PedomanBengkulu.com, Bengkulu Utara – Bertempat di PT. Pamor Ganda Desa Pasar Ketahun Kecamatan Ketahun Kabupaten Bengkulu Utara, masyarakat menggelar unjuk rasa yang menamakan Gerakan Masyarakat Desa Penyangga Bicara yang berasal dari tiga desa penyangga yaitu Desa Karang Pulau, Desa Karang Tengah dan Desa Air Petai Kecamatan Putri Hijau, Rabu (29/1/2020).

Dari pantauan PedomanBengkulu.com, masa yang hadir dalam aksi unjuk rasa tersebut berjumlah sekira 800 orang dengan mengendarai roda dua sebanyak 150 unit dan kendaraan roda empat jenis minibus 15 unit dan truk 7 unit.

Jumadiyanto selaku penanggung jawab aksi tiga penyangga mengatakan, setelah melakukan negoisasi dengan dengan pihak perusahaan PT. Pamor Ganda akhirnya tuntutan tersebut ditanggapi dan rencananya PT. Pamor Ganda akan melakukan mediasi bersama dengan Pemerintah Daerah dan dinas terkait serta menghadirkan Dirut PT. Pamor Ganda Antonius Pasaribu.

“Setelah melakukan negoisasi dengan pihak perusahaan, rencananya perusahaan akan melakukan mediasi guna memenuhi tuntutan kami” ungkap Jumadiyanto.

Dirinya menambahkan jika tuntutan dari Gerakan Masyarakat Desa Penyangga Bicara tidak dilaksanakan maka akan dilakukan unjuk rasa dengan jumlah masa yang lebih banyak lagi dari tiga desa penyangga.

“Jika tuntutan tidak dilakukan maka akan digelar unjuk rasa dengan masa yang lebih banyak” imbuhnya.

Kapolres Bengkulu Utara AKBP Anton Setyo Hartanto S.IK MH melalui Kapolsek Ketahun Iptu Teguh mengatakan unjuk rasa ketiga desa penyangga berjalan dengan aman dan lancar dan berakhir puku 15.45 wib.

“Unjuk rasa berjalan dengan aman dan lancar” pungkasnya. [Sugeng]
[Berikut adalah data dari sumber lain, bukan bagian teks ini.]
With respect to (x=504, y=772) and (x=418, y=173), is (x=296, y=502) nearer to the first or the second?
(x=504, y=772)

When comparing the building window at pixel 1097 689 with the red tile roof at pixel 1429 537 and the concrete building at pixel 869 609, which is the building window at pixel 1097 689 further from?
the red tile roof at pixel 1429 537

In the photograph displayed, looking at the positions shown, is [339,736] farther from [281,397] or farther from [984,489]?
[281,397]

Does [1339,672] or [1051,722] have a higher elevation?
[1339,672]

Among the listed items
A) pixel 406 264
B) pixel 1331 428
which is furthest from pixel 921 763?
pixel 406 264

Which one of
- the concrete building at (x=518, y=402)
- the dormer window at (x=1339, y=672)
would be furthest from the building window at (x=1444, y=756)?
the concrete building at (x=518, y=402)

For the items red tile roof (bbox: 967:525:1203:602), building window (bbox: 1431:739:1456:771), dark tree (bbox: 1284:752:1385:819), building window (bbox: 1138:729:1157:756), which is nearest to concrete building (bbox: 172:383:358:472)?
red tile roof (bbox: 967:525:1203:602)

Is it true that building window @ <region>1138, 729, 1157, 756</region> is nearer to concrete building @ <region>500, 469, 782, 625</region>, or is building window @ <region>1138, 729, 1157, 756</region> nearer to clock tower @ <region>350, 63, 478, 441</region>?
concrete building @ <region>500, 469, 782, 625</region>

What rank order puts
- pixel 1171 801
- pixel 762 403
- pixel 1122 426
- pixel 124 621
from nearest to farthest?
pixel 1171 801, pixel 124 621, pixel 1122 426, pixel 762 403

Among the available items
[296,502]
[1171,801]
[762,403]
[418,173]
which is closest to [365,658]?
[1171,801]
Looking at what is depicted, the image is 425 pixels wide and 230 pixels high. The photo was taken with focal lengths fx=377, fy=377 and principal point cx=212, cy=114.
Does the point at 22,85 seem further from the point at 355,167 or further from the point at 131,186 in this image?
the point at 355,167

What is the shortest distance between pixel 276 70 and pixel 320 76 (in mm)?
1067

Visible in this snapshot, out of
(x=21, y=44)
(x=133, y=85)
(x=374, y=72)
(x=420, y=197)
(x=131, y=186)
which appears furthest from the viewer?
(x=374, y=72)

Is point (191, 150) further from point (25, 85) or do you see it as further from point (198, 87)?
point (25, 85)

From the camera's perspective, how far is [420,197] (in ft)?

Berikut tuntutan dari ketiga desa penyangga yaitu:

1. Memberikan tanah kas desa minimal 10 Ha.

2. Memberikan tanah inkalave 100 meter di kanan dan kiri antara simpang makam PT. Pamor Ganda sampai simpang Karang Pulau sesuai dengan proposal permohonan Desa Karang Pulau nomor: 22/SP/TNKRPL/I/2018.

3. Pelepasan tanah warga yang bersertifikat yang berada di wilayah HGU PT. Pamor Ganda dan pemberian kompensasi selama 30 tahun.

4. Pelepasan dan pembebasan tanah 100 meter kanan kiri bahu jalan baik jalan lintas Sumatera dan jalan tambang.

5. Memberikan peluang kepada masyarakat desa penyangga sesuai porsinya secara adil dan merata.

6. PT. Pamor Ganda harus menunjukkan peta HGU lama, dan mengukur ulang perpanjangan HGU PT. Pamor Ganda bersama perwakilan.

7. Tidak ada diskriminasi terhadap karyawan pasca aksi damai.

8. Pihak perusahaan memberikan kenang- kenangan kompensasi terhadap masyarakat atau pemerintah desa seperti yang diberikan kepada desa penyangga di HGU PT. Pamor Ganda 1.

9. Kewajiban memfasilitasi pembangunan kebun masyarakat sekitar paling sedikit 20% dari luasan tanah yang dimohon (diluar lokasi HGU PT. Pamor Ganda).

10. Relokasi sepadan sungai terkait habitat dan ekosistem sesuai peraturan pemerintah RI nomor 38 tahun 2011.

11. PT. Pamor Ganda harus mampu menjelaskan dasar pemberian kompensasi dan lahan kepada desa penyangga di tanah HGU 1.

12.Perusahaan PT. Pamor Ganda harus menghargai proses hukum yang sedang ditempuh oleh pemerintah desa penyangga terhadap masalah apapun yang patut diduga bersinggungan atau berhubungan dengan HGU PT. Pamor Ganda baik langsung maupun tidak langsung.